I presume that f is floating-point, and mod is modulo, in std::fmod.

In which case, fmod is a "function that does modulo on 2 floating-point arguments".

I propose for a floating-point modulus operator as it's behavior has already been defined in fmod as such.

Why is there a "function that does modulo on 2 floating-point arguments" but no "operator that does modulo on 2 floating-point operands"?

What's more? Other languages (like c#) have their own % float operator, having the exact same behavior as fmod from what I've read: "The returned value has the same sign as the numerator and is less than denominator in magnitude". I had to highlight the word exact because it is not surprising.

Sorry for the deleted posts.

I was not thinking clearly.

[Thiago Macieira]

On Tuesday, 24 April 2018 08:12:26 PDT ryan...@digipen.edu wrote:
> Sorry for the deleted posts.

There's no such thing as deleted posts. Once you post, it's out here forever
and cannot be deleted.

--
Thiago Macieira - thiago (AT) macieira.info - thiago (AT) kde.org
Software Architect - Intel Open Source Technology Center

[John McFarlane]

On Tue, Apr 24, 2018 at 8:12 AM <ryan...@digipen.edu> wrote:

I presume that f is floating-point, and mod is modulo, in std::fmod.

In which case, fmod is a "function that does modulo on 2 floating-point arguments".

I propose for a floating-point modulus operator as it's behavior has already been defined in fmod as such.

Why is there a "function that does modulo on 2 floating-point arguments" but no "operator that does modulo on 2 floating-point operands"?

The short answer is going to be "because that's how C does it". If floating-point % never got added, it is likely because there is not enough demand. The cost of adding a new language feature would be considerable and the benefits would be minimal. Adding a function to the standard library is far easier and in this case, it serves much the same purpose (constexpr issues aside). As well as existing in C, integer % is far more desirable because integer / is further from the 'real' quotient (on average and for typical ranges) .

Also, integer / and % are in a sense complementary. You are asking for a % which does not complement its equivalent /. (In Python there is // which might be said to perform such a role.)

What's more?
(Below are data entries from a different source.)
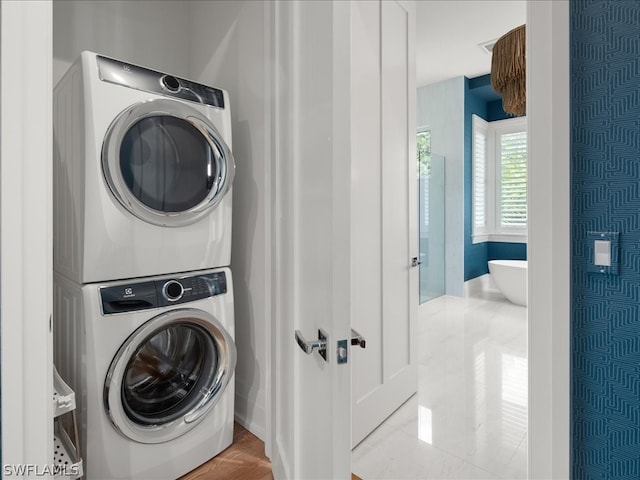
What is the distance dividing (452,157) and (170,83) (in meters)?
4.28

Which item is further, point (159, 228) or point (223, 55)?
point (223, 55)

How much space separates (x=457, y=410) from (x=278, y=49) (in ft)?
6.93

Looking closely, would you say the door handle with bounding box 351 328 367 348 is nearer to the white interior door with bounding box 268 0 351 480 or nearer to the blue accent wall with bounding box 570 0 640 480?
the white interior door with bounding box 268 0 351 480

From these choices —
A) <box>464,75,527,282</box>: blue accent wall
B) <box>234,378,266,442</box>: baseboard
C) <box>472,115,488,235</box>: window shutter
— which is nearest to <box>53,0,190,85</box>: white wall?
<box>234,378,266,442</box>: baseboard

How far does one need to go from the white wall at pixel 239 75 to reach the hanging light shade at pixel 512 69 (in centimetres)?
131

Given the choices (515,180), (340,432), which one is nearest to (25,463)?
(340,432)

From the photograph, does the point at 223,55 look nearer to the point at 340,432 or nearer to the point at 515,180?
the point at 340,432

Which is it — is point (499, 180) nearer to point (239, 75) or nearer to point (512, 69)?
point (512, 69)

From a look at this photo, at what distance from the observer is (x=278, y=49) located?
1463 millimetres

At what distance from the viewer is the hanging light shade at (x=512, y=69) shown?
2.08m

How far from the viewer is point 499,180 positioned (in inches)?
220

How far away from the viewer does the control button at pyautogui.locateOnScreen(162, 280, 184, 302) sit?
1.57 meters

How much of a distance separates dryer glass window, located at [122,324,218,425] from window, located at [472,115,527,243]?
4.47m

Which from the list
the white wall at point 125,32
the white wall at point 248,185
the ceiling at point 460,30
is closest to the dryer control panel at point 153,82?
the white wall at point 248,185
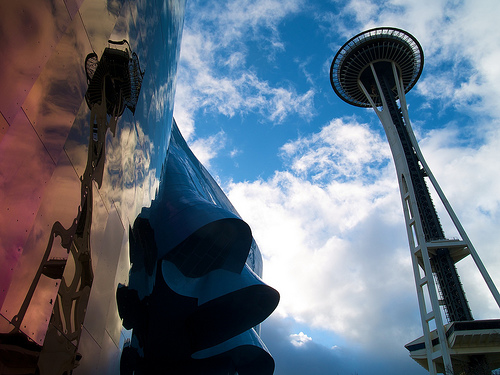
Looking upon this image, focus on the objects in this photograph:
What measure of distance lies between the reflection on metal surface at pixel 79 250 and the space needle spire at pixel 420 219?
32.9 metres

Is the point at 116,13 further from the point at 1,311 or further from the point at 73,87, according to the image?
the point at 1,311

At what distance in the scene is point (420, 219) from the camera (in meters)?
38.1

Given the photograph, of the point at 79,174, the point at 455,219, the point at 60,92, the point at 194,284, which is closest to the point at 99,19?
the point at 60,92

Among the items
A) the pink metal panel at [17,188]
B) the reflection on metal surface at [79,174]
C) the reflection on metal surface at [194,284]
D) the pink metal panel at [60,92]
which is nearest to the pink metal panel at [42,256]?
the reflection on metal surface at [79,174]

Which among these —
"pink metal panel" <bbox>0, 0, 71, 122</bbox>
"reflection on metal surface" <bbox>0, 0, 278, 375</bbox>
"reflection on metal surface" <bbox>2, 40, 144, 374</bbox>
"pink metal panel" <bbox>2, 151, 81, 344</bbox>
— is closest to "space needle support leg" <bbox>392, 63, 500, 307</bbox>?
"reflection on metal surface" <bbox>0, 0, 278, 375</bbox>

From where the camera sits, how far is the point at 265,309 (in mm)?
23391

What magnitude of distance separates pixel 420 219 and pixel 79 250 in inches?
1512

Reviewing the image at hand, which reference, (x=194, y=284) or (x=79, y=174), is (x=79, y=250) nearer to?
(x=79, y=174)

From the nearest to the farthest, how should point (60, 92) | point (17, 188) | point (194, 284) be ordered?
1. point (17, 188)
2. point (60, 92)
3. point (194, 284)

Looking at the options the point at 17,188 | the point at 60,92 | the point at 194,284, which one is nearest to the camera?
the point at 17,188

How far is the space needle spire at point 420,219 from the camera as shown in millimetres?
30828

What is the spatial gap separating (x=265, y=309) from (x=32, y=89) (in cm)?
2124

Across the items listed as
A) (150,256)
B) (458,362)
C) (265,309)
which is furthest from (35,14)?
(458,362)

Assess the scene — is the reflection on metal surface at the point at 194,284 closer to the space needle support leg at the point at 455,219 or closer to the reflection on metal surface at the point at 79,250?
the reflection on metal surface at the point at 79,250
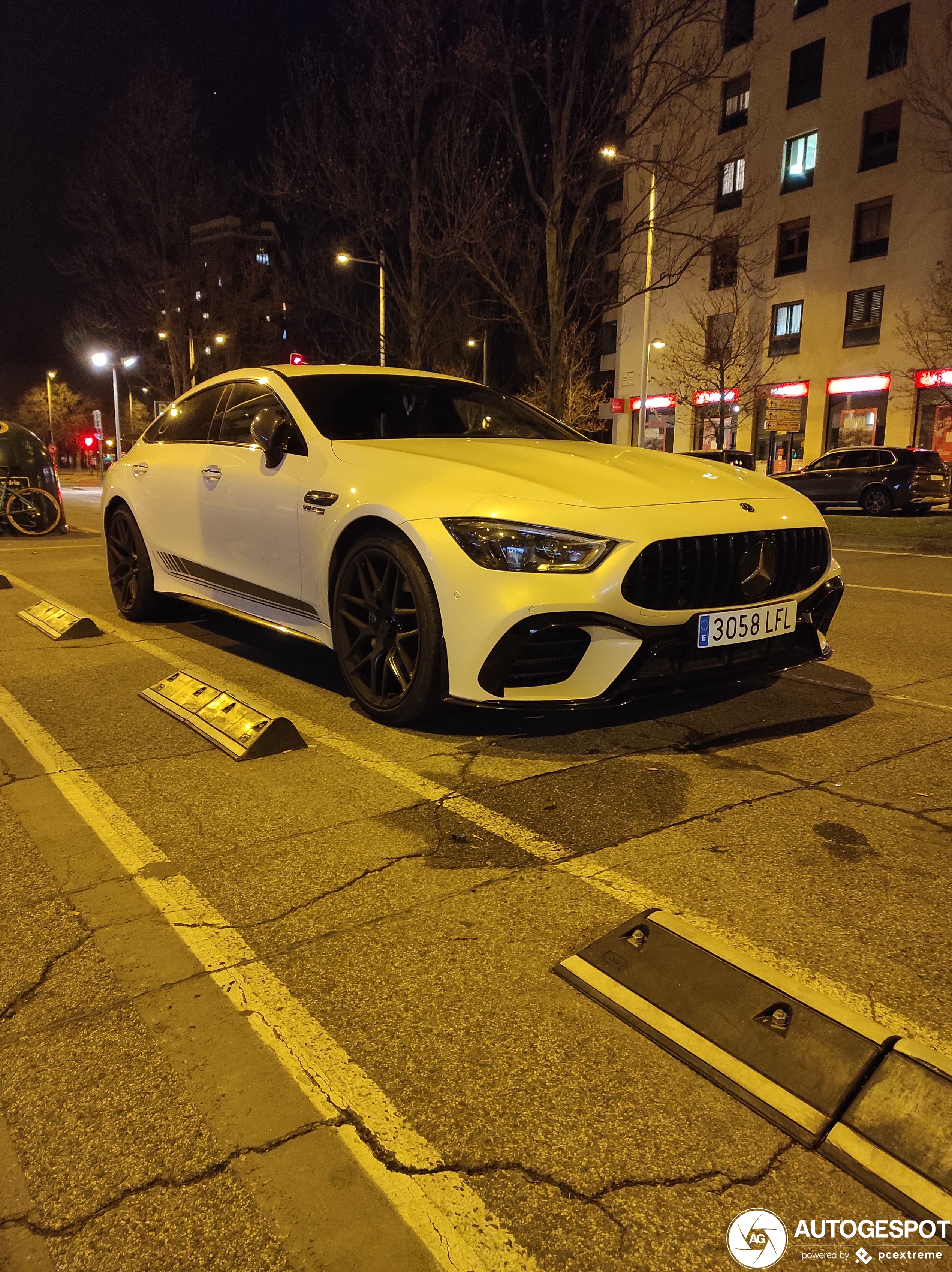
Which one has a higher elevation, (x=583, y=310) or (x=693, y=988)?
(x=583, y=310)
Other languages (like c#) have their own % float operator, having the exact same behavior as fmod from what I've read: "The returned value has the same sign as the numerator and is less than denominator in magnitude". I had to highlight the word exact because it is not surprising.

I was surprised to read that C# has this. Then briefly surprised by the search results when I looked for confirmation. Top results seem to be SO questions by people who are confused by the results of % when used in conjunction with decimal fractions.

John

Sorry for the deleted posts.

I was not thinking clearly.

On Tuesday, April 24, 2018 at 3:07:12 PM UTC+8, ryan...@digipen.edu wrote:

I think that it is discriminatory that integers have modulus operators but floats do not.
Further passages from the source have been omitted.